A new strain of bird flu has broken out in China H7N9. Is the new bird flu strain likely to reach New Zealand or is this just another health scare? The Chinese H7N9 outbreak started just a few weeks ago, and so far authorities have reported upwards of 82 individuals infected with this strain of flu, with most of the cases originating in the Shanghai area. The most recent outbreak is the first time that the particular H7N9 strain has been seen in humans, joining a number of other flu variants that have crossed the species boundary, as you can see in this infographic from www.informationisbeautiful.net.

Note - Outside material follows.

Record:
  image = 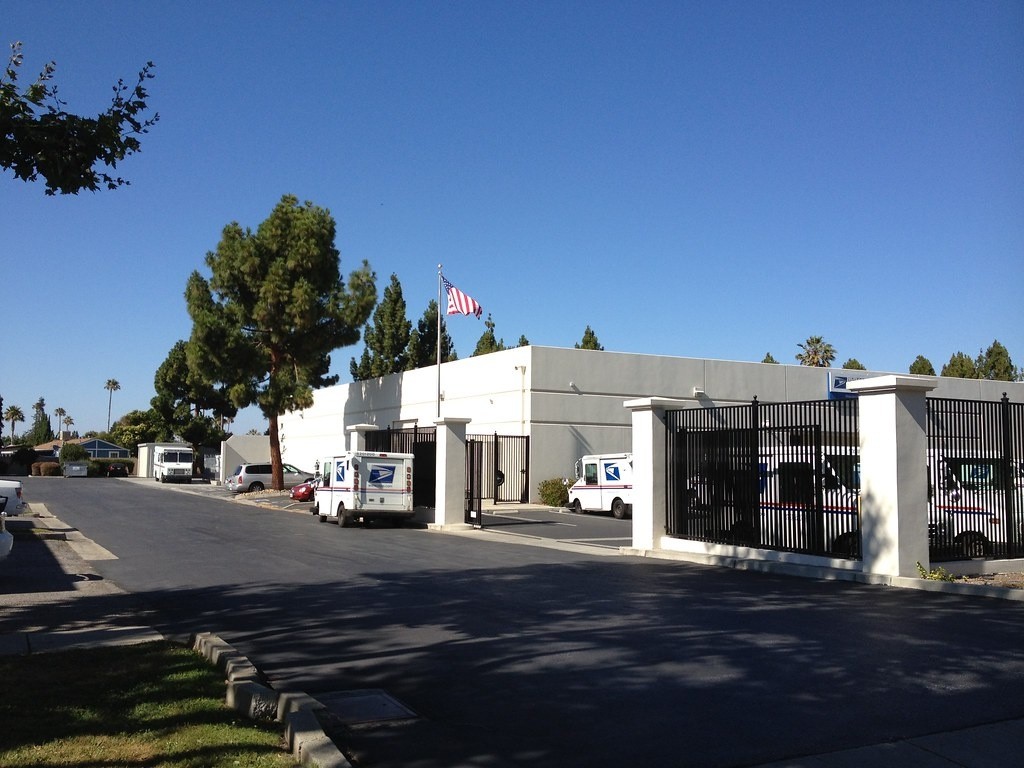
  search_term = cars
[106,463,129,478]
[289,481,316,502]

So far, no concrete evidence of human-to-human transmission of H7N9 has been found. That said, there are a few other options – as seen in the infographic, this particular flu can infect pigs, and may have also mutated to infect other animals with which humans might have contact. Alternatively, the virus may be able to survive outside the bodies of birds, which could result in contraction of the strain even without physically touching or being close to a bird.
If H7N9 turns out to be transmissible by human-to-human contact, there is the risk, as with any new flu strain, that it could turn into a pandemic. As of yet, H7N9 infections have stayed within China, – however, this could change at any time, so vigilance and flu-prevention techniques are always good practice.
For those traveling to China, avoiding poultry markets or any other areas where you might come into contact with birds is extremely wise, as are frequent hand washing and covering the face when coughing or sneezing.